Mondo Píxel PG supone, como el Parental Guidance de su título indica, un punto de vista alternativo y guiado acerca de los videojuegos. Cada viernes, John Tones y Javi Sánchez, miembros del hervidero de visiones con seso sobre lo interactivo Mondo Píxel, contarán en LdN cómo se ha convertido el ocio electrónico en una volcánica explosión de inquietudes pop. Sus ramificaciones en cine, tebeos y música, su influencia en nuestra vida diaria, su futuro como forma de ocio y olla a presión cultural. Cada semana en Mondo Píxel PG.
Tim Rogers, el único periodista gonzo del mundillo del videojuego, escribía hace poco sobre una máquina recreativa japonesa: The Happy Button. El artefacto de Taito es fascinante: consiste en un botón y un marcador tipo pantalla de calculadora, con dos números. Cualquiera puede jugar y, además, es gratuito. La mecánica reside en pulsar el botón —que emite un ruidito de videojuego arcaico— el mayor número de veces en 10 segundos. Al terminar los diez segundos, aparecen dos cifras en los marcadores. La primera, claro, es el número de veces que se ha pulsado el botón en el tiempo previsto. La segunda, el puesto que ocupa el jugador en el listado anónimo —nada de iniciales o apodos de tres letras, como en los recres de antaño— de los que le precedieron. Nada más.
Los desarrolladores del cacharro insisten en que la felicidad que da nombre al juego proviene de dos factores: saber que eres mejor que otros —anónimos, insisto, tan virtualizados que ni siquiera aparece su puntuación o su puesto, sólo el propio resultado— y que puedes llegar a ser todavía mejor con un poco de esfuerzo gratuito. Y resulta que el juego, tan banal en apariencia —tan conceptual, por otro lado: no deja de ser un reflejo de un jugador clásico de videojuegos si le quitas la pantalla y sus píxeles con forma de navecitas o atletas— desarrolló su propia mitología de rumores sobre secretos escondidos: qué pasa cuando quedas primero; qué sucede si se pulsa el botón 100 veces en el tiempo dado (se acercan a los 300); dónde está la felicidad prometida. En la cabeza del jugador.

§ **ENTRADAS SELECCIONADAS**
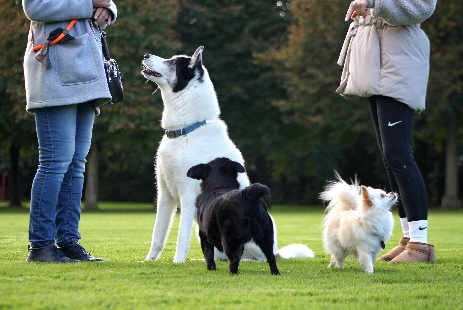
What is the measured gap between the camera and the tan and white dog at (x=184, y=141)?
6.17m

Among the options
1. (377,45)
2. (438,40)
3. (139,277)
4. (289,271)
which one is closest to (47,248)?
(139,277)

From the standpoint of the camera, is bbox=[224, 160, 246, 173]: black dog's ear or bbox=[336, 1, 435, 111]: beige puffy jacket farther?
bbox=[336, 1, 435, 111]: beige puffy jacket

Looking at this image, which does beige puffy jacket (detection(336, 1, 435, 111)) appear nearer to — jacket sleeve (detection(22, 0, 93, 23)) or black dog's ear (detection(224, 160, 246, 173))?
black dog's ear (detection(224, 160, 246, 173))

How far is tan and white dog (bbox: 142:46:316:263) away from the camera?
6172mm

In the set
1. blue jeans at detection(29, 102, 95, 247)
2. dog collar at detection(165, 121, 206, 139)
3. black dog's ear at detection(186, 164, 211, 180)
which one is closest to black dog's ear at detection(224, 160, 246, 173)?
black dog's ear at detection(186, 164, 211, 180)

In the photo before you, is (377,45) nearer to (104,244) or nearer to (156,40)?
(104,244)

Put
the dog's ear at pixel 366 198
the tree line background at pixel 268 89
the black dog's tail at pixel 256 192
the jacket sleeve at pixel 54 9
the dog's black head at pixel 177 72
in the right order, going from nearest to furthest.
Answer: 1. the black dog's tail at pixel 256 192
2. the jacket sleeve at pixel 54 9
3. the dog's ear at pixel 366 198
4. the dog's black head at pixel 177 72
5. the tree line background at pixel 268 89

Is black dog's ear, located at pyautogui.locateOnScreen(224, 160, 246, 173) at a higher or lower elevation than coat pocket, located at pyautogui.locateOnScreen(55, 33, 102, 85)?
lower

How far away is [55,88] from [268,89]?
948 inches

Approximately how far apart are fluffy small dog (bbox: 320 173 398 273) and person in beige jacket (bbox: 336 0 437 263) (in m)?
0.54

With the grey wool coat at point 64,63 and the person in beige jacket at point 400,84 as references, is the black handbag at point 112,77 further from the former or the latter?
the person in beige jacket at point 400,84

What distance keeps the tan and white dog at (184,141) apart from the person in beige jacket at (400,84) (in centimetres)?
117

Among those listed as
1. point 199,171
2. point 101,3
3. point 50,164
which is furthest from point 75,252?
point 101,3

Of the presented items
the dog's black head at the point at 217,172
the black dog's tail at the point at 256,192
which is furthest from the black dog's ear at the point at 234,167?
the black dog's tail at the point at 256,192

§ **TUS TAREAS**
A – Responde a estas preguntas con datos del artículo sobre The Happy Button:
(i) ¿Qué día de la semana aparece Mondo Píxel PG?
(ii) ¿Cuántos segundos tiene el jugador para pulsar el botón?
(iii) ¿De qué empresa es la máquina?
B – Extrae del artículo sobre The Happy Button el fragmento que comienza en las palabras "Los desarrolladores del" y se detiene después de "cabeza del jugador.".
C – Enumera los rumores sobre secretos escondidos que, según el artículo sobre The Happy Button, surgieron en torno al juego.

§ **RESPUESTAS POR TAREA**
A –
(i) Los viernes.
(ii) Diez segundos.
(iii) De Taito.

B –
Los desarrolladores del cacharro insisten en que la felicidad que da nombre al juego proviene de dos factores: saber que eres mejor que otros —anónimos, insisto, tan virtualizados que ni siquiera aparece su puntuación o su puesto, sólo el propio resultado— y que puedes llegar a ser todavía mejor con un poco de esfuerzo gratuito. Y resulta que el juego, tan banal en apariencia —tan conceptual, por otro lado: no deja de ser un reflejo de un jugador clásico de videojuegos si le quitas la pantalla y sus píxeles con forma de navecitas o atletas— desarrolló su propia mitología de rumores sobre secretos escondidos: qué pasa cuando quedas primero; qué sucede si se pulsa el botón 100 veces en el tiempo dado (se acercan a los 300); dónde está la felicidad prometida. En la cabeza del jugador.

C –
- Qué pasa cuando quedas primero.
- Qué sucede si se pulsa el botón 100 veces en el tiempo dado.
- Dónde está la felicidad prometida.